((

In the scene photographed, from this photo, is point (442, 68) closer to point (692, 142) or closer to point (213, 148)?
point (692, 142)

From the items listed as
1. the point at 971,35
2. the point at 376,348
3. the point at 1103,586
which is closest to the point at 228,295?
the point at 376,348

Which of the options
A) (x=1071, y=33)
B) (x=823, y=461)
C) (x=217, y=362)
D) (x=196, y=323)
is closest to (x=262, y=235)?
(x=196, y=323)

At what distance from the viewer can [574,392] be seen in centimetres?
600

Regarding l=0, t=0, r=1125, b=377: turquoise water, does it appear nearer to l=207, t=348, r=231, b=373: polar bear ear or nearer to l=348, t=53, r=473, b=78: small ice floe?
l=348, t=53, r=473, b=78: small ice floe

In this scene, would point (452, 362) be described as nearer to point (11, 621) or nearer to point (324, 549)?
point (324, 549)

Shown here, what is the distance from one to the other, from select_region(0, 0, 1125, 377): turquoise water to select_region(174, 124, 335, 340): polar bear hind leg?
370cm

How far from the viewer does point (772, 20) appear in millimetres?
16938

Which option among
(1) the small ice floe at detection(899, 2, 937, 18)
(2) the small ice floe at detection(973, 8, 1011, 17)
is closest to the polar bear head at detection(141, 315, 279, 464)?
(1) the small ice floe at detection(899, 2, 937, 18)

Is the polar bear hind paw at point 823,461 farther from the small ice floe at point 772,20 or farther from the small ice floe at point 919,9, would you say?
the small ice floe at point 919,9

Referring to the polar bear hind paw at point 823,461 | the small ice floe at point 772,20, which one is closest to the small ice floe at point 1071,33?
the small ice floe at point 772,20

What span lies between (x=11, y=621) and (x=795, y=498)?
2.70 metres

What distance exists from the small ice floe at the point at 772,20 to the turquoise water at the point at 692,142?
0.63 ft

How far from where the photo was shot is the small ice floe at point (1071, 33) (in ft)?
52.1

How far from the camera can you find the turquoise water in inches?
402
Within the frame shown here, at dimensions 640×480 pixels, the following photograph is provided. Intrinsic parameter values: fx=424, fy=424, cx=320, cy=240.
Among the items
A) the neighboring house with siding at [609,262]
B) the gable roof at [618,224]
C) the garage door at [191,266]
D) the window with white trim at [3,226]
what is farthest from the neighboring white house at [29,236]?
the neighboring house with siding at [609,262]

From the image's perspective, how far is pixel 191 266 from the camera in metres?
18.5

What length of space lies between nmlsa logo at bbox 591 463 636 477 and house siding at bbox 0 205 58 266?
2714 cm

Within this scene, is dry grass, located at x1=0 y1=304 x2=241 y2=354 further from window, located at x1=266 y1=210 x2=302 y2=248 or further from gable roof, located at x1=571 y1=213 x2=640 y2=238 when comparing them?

))

● **Requirements**: Copy every item above verbatim, preserving each line, number, and punctuation mark without alteration.

● **Finished answer**:
In the scene photographed, from this photo, is point (442, 68) closer to point (692, 142) or closer to point (213, 148)?
point (692, 142)

From the items listed as
1. the point at 971,35
2. the point at 376,348
3. the point at 1103,586
which is closest to the point at 228,295?
the point at 376,348

Which of the options
A) (x=1071, y=33)
B) (x=823, y=461)
C) (x=217, y=362)
D) (x=196, y=323)
is closest to (x=262, y=235)?
(x=196, y=323)

At what distance from the viewer can [574,392] be seen in centimetres?
600

Regarding l=0, t=0, r=1125, b=377: turquoise water, does it appear nearer to l=207, t=348, r=231, b=373: polar bear ear or nearer to l=348, t=53, r=473, b=78: small ice floe?
l=348, t=53, r=473, b=78: small ice floe

In this scene, would point (452, 362) be described as nearer to point (11, 621) or nearer to point (324, 549)?
point (324, 549)

Shown here, what is the distance from one to the other, from select_region(0, 0, 1125, 377): turquoise water to select_region(174, 124, 335, 340): polar bear hind leg?
370cm

How far from the viewer does point (772, 20) appear in millimetres?
16938

Which option among
(1) the small ice floe at detection(899, 2, 937, 18)
(2) the small ice floe at detection(973, 8, 1011, 17)
is closest to the polar bear head at detection(141, 315, 279, 464)?
(1) the small ice floe at detection(899, 2, 937, 18)

Is the polar bear hind paw at point 823,461 farther from the small ice floe at point 772,20 or farther from the small ice floe at point 919,9, would you say?
the small ice floe at point 919,9

Referring to the polar bear hind paw at point 823,461 | the small ice floe at point 772,20, which one is closest to the small ice floe at point 1071,33?
the small ice floe at point 772,20

What span lies between (x=11, y=621) and (x=795, y=498)?
2.70 metres

What distance exists from the small ice floe at the point at 772,20 to the turquoise water at the point at 692,142?
0.63 ft

How far from where the photo was shot is the small ice floe at point (1071, 33) (in ft)?
52.1

How far from the camera can you find the turquoise water in inches?
402
Within the frame shown here, at dimensions 640×480 pixels, the following photograph is provided. Intrinsic parameter values: fx=424, fy=424, cx=320, cy=240.
Among the items
A) the neighboring house with siding at [609,262]
B) the gable roof at [618,224]
C) the garage door at [191,266]
D) the window with white trim at [3,226]
what is farthest from the neighboring white house at [29,236]?
the neighboring house with siding at [609,262]

From the image's perspective, how far is pixel 191 266 from the camera in metres?
18.5

What length of space lies between nmlsa logo at bbox 591 463 636 477 and house siding at bbox 0 205 58 266?
2714 cm

Within this scene, is dry grass, located at x1=0 y1=304 x2=241 y2=354 further from window, located at x1=266 y1=210 x2=302 y2=248 or further from gable roof, located at x1=571 y1=213 x2=640 y2=238 when comparing them?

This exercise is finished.